A PCR-based NGS protocol for whole genome sequencing of West Nile virus lineage 2 directly from biological specimens.

Lineage 2 West Nile virus (WNV) strain has been involved in a severe outbreak of encephalitis in humans and equines which are in Europe. WNV molecular characterization is important for the development of diagnostic tests, and to obtain molecular information, which is necessary for epidemiological investigations in areas at risk of virus transmission. For whole-genome sequencing of strains of WNV lineage 2, directly from biological specimens, PCR-based NGS protocol developed.
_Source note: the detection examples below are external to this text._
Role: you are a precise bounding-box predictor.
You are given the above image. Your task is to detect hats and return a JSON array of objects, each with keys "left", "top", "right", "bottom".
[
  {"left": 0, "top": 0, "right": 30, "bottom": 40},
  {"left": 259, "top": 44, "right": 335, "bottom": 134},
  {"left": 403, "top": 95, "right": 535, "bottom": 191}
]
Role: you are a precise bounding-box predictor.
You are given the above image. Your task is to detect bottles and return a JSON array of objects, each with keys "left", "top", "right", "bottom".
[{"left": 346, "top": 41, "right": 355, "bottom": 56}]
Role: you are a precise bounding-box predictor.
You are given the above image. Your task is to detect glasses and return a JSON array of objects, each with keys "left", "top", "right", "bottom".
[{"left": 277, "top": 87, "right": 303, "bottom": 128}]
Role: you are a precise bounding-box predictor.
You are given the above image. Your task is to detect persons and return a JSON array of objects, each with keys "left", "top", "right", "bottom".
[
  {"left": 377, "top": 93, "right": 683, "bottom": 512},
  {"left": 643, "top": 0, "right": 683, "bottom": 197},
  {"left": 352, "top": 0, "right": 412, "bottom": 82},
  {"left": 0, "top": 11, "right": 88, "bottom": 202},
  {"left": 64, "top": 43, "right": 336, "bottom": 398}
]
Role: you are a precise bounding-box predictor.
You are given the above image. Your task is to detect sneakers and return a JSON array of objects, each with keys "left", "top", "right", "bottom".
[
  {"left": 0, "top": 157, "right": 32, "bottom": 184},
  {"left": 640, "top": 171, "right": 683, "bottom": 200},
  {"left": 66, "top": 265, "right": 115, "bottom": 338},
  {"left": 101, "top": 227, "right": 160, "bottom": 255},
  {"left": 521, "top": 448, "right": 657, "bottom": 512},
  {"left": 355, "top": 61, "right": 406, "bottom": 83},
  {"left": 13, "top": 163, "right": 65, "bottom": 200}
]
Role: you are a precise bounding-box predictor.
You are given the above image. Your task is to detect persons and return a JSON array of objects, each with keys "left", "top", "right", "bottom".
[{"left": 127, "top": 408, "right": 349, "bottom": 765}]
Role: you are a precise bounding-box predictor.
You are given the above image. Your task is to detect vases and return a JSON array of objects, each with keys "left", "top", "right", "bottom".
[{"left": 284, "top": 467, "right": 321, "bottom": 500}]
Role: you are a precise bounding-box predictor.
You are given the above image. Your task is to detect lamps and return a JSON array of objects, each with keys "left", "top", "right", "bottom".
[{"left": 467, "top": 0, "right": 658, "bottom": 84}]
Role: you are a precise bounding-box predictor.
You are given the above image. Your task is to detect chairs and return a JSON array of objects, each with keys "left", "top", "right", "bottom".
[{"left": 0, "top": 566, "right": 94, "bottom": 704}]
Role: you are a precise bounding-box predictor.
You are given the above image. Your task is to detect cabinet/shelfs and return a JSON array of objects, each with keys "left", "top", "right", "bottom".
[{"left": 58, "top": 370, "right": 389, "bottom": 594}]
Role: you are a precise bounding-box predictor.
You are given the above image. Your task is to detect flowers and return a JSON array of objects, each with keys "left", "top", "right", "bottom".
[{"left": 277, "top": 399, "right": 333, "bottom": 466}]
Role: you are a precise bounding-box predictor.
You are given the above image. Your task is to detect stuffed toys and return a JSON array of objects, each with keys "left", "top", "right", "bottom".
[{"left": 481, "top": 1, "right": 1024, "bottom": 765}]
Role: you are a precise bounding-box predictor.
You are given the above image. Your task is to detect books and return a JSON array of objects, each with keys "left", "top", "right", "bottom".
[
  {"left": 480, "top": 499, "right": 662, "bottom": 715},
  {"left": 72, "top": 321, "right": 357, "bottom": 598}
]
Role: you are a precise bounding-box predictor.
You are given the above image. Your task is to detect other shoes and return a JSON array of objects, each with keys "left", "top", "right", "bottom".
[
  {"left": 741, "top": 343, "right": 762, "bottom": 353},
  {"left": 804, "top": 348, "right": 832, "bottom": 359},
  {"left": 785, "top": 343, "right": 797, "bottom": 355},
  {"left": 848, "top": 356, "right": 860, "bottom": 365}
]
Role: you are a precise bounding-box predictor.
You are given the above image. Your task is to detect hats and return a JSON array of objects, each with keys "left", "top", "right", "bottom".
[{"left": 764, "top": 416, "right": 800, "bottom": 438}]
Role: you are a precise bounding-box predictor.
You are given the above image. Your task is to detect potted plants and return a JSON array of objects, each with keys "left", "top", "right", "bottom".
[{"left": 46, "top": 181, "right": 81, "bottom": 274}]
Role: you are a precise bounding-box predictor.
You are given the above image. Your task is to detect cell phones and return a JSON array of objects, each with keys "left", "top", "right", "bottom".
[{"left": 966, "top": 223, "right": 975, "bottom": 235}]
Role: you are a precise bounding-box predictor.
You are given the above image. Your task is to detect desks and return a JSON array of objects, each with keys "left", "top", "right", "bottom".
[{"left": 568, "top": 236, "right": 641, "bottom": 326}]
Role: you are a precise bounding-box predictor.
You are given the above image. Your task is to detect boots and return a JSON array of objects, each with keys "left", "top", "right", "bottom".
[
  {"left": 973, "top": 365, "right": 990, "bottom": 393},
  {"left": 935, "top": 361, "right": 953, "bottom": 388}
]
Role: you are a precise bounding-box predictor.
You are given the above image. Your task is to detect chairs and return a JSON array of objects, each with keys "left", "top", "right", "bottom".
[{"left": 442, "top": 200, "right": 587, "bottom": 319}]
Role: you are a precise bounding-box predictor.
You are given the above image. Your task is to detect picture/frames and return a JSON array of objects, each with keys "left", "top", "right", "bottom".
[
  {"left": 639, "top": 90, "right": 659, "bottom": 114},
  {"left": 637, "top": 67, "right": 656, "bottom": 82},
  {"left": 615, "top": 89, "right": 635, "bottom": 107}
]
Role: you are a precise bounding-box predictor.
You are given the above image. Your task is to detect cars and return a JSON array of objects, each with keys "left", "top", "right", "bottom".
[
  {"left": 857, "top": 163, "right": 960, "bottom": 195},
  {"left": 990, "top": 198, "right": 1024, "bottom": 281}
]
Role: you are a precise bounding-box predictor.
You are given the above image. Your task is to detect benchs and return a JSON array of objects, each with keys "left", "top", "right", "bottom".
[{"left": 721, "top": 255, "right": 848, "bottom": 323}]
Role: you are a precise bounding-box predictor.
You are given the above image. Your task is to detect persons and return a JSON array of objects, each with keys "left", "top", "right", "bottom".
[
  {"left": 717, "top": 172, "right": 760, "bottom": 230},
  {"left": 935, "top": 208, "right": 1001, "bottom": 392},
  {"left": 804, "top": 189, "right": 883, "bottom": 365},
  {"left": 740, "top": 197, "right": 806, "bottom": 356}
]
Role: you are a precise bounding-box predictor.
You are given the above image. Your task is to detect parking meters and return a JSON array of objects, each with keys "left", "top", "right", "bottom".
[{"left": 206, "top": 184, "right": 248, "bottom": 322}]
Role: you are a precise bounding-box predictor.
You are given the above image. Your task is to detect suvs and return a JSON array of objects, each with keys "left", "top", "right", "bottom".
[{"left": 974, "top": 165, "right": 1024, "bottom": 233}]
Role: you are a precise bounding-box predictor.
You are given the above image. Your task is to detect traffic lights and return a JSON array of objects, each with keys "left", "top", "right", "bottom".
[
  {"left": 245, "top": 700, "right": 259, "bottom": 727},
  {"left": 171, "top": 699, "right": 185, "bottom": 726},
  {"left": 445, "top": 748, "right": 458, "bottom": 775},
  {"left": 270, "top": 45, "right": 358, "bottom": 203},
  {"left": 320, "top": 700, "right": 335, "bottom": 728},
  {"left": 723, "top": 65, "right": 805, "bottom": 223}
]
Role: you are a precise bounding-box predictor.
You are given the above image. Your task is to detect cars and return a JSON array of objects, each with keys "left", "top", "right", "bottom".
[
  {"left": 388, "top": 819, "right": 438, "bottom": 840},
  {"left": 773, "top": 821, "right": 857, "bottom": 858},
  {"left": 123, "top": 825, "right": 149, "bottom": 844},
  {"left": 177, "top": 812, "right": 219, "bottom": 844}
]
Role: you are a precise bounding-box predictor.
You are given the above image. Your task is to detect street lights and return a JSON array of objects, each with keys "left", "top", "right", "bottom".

This method is applied to the WNV-positive specimens were obtained from animals, human and mosquito hosts in Greece. Outcomes of the application shows that, even in the case of a low viral titers, developed PCR-based NGS approach capable of providing whole genome sequence of strain lineage 2 WNV.

This study evaluated the performance of biological denitrification in anoxic biofilm sequencing batch reactor (ASBBR) and nitrous oxide (N2O) emissions. After 90 days of operation, chemical oxygen demand of waste and the amount of nitrogen elimination of high-efficiency 94.8% and 95.0%, respectively.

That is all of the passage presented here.